**Stated exercise A:**
Gather every line of the records below that contains the word "their", copying each one in full.

**Text provided:**
--- START ---

49. Plea on behalf of corporation – (1) Where a corporation is charged with an offence it may, without limiting its rights to appear by a representative under section 41(3), enter a plea in writing by its representative.
(2) If the corporation either does not appear by a representative, or, though it does so appear, fails to enter any plea as aforesaid, the Court shall order a plea of not guilty to be entered, and the trial shall proceed as if the corporation had duly entered a plea of not guilty.


50. Special pleas – (1) The following special pleas, and no others, may be pleaded, that is to say, a plea of previous acquittal, a plea of previous conviction, and a plea of pardon.
(2) All other grounds of defence may be relied on under the plea of not guilty.
(3) The special pleas may be pleaded together, and every special plea shall be disposed of before the defendant is called on to plead further, and in a trial with assessors shall be disposed of by the Judge in the absence of the assessors; and, if every such plea is disposed of against the defendant, he or she shall nevertheless be allowed to plead not guilty.


51. Evidence of former trial – On the trial of an issue on a plea of previous acquittal or conviction pursuant to section 50(3), a copy of the entry in the Criminal Record Book, a copy of the information, and a copy of any notes made by the Judge or Fa’amasino Fesoasoani presiding at the former trial, certified by the Registrar, shall be admissible in evidence to prove or disprove the identity of the charge.


52. Pleas of previous acquittal and conviction – On the trial of an issue on a plea of previous acquittal or conviction pursuant to section 50(3):

(a) if it appears to the Court that the matter on which the defendant was formerly charged is the same in whole or in part as that on which he or she has been charged in the information now before the Court and that the defendant might, on the former trial, if all proper amendments had been made that might then have been made, have been convicted of all the offences of which he or she may be convicted on that information, the Court shall give judgment that the defendant be discharged from that information;

(b) if it appears to the Court that the defendant might on the former trial have been convicted of any offence of which the defendant might be convicted on that information, but that the defendant may be convicted on that information of some offence of which he or she could not have been convicted on the former trial, the Court shall direct that the defendant shall not be convicted on that information of any offence of which he or she might have been convicted on the former trial, but that he or she shall plead as to any other offence charged.


53. Second accusation – (1) Where an information charges substantially the same offence as that with which the defendant was formerly charged, but adds a statement of intention or circumstances of aggravation tending if proved to increase the punishment, the previous acquittal or conviction shall be a bar to the information.
(2) A previous acquittal or conviction on an information charging murder or manslaughter or infanticide shall be a bar to a second information for the same homicide charging it as any one of those crimes.
(3) If on the trial of an issue on a plea of previous acquittal or conviction to an information charging murder or manslaughter or infanticide, pursuant to section 50(3), it appears that the former trial was for an offence against the person alleged now to have been killed, and that the death of that person is now alleged to have been caused by the offence previously charged, but that the death happened after the trial on which the accused was acquitted or convicted, as the case may be, then if it appears that on the former trial the defendant might if convicted have been sentenced to imprisonment for 3 years or upwards, the Court shall direct that the accused be discharged from the information before it. If it does not so appear the Court shall direct that he or she pleads over.

--- END ---

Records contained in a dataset
--- START ---

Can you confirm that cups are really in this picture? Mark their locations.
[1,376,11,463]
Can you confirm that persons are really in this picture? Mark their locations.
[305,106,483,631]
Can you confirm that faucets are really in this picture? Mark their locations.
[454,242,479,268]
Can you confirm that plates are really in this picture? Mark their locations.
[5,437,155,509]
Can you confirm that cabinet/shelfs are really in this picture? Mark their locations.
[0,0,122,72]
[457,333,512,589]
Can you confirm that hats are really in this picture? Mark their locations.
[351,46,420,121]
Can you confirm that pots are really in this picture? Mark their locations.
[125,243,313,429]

--- END ---

**Stated exercise B:**
Under the statute on pleas, which special pleas may be pleaded?

**Response A:**
Can you confirm that cups are really in this picture? Mark their locations.
Can you confirm that persons are really in this picture? Mark their locations.
Can you confirm that faucets are really in this picture? Mark their locations.
Can you confirm that plates are really in this picture? Mark their locations.
Can you confirm that cabinet/shelfs are really in this picture? Mark their locations.
Can you confirm that hats are really in this picture? Mark their locations.
Can you confirm that pots are really in this picture? Mark their locations.

**Response B:**
A plea of previous acquittal, a plea of previous conviction, and a plea of pardon.